● **REQUEST**:
Continue the comment on individual versus institutional investing from its last sentence, in the same voice.

● **DOCUMENT SEGMENT**:
Another point you largely discount is that for institutionals, the biggest risk is not tied to the market or some company : it is by far career risk; if they diverge too far from the common mindset in their securities selection and subsequently fail (whatever that means, failure could just be lagging the market for two following years), they are fired. But it they herd a lot like everybody, even in case of failure they’ll be alright because, hey, everybody else is doing the same (social proof bias).

I’ll grant you that very successful investing takes a lot of time (especially in due diligence), but we live in a world where it has never been easier for the outsider to invest successfully.

When I say “easier”, hear me out, i just mean there are very low barriers to entry. But you still need to learn, read a lot, and yes, work a lot as well.
But think about it : you can easily learn and master accounting online or with books.
You have all the financial reports available at the SEC.
You’ll learn more about investing on the website of Sanjay Bakshi for free than in any costly MBA program.

The hard part afterward is to think.
The second hard thing, as Charlie Munger says, is that “the iron rule of investing is that only 20% of people can be in the top fifth.”

● **SUPPLIED RECORDS**:
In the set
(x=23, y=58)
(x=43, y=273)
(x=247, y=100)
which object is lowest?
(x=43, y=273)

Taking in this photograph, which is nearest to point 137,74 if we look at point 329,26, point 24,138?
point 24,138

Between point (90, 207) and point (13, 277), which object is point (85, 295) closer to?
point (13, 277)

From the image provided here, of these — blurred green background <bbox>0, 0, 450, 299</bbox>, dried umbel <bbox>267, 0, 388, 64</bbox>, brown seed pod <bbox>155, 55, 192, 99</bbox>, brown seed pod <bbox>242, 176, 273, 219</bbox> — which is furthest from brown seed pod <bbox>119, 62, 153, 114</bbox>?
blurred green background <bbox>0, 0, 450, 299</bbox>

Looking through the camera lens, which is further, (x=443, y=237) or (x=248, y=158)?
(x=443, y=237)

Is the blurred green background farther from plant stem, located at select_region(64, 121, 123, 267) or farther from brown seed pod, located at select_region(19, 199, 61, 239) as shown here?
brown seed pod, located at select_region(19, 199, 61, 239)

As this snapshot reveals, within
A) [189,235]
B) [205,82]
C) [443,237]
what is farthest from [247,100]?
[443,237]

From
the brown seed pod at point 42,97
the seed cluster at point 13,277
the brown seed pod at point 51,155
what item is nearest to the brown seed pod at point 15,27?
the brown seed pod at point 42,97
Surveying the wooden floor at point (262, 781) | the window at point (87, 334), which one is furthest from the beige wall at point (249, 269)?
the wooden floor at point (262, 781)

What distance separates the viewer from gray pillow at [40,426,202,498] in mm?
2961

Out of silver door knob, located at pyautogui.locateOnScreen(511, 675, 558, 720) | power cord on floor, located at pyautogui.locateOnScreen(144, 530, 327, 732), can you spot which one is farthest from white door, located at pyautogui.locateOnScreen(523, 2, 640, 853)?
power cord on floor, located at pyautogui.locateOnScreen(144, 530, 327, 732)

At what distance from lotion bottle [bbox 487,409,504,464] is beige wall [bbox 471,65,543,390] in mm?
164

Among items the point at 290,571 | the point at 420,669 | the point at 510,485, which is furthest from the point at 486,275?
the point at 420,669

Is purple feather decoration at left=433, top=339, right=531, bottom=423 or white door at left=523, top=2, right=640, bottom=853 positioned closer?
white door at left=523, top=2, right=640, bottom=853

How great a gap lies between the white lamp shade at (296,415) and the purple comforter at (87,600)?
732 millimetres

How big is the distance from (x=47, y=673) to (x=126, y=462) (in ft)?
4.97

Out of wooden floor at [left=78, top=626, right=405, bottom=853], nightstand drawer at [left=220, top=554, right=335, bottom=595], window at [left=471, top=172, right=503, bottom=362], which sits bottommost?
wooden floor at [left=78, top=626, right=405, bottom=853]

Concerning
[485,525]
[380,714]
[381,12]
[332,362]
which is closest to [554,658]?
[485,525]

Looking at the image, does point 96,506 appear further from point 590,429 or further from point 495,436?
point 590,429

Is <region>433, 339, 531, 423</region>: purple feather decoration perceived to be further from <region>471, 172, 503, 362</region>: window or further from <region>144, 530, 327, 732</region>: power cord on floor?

● **THE OUTPUT**:
So it is perhaps a hard undertaking, but by saying “I don’t stand a chance”, you make a big favor to everybody else :wink:

However I agree with you when you say that it is not wise to try to predict the market. The more I read, the more I realize that a big bunch of successful investors do not try to predict what will happen. What they focus on instead is:

  • what is the consequence if i am right (how much do i win)
  • what is the consequence if i am wrong (how much i lose)

So for the nerds, they focus on having a convex payoff : “Head I win, Tails I do not lose much”
This is often materialized in the term of “margin of safety”. How much can I be wrong before it starts hurting a lot?

And finally, since @Knoch does not seem to be at ease with just indexing with low cost ETFs, here are two path that he can dig into :

  • buying cheap tangible assets (the Ben graham way)
  • or buying outstanding businesses (i.e that have a steady high return on invested capital) at a fair price (the Buffett way).

But beware, because as said earlier, both of these paths take much more time than indexing.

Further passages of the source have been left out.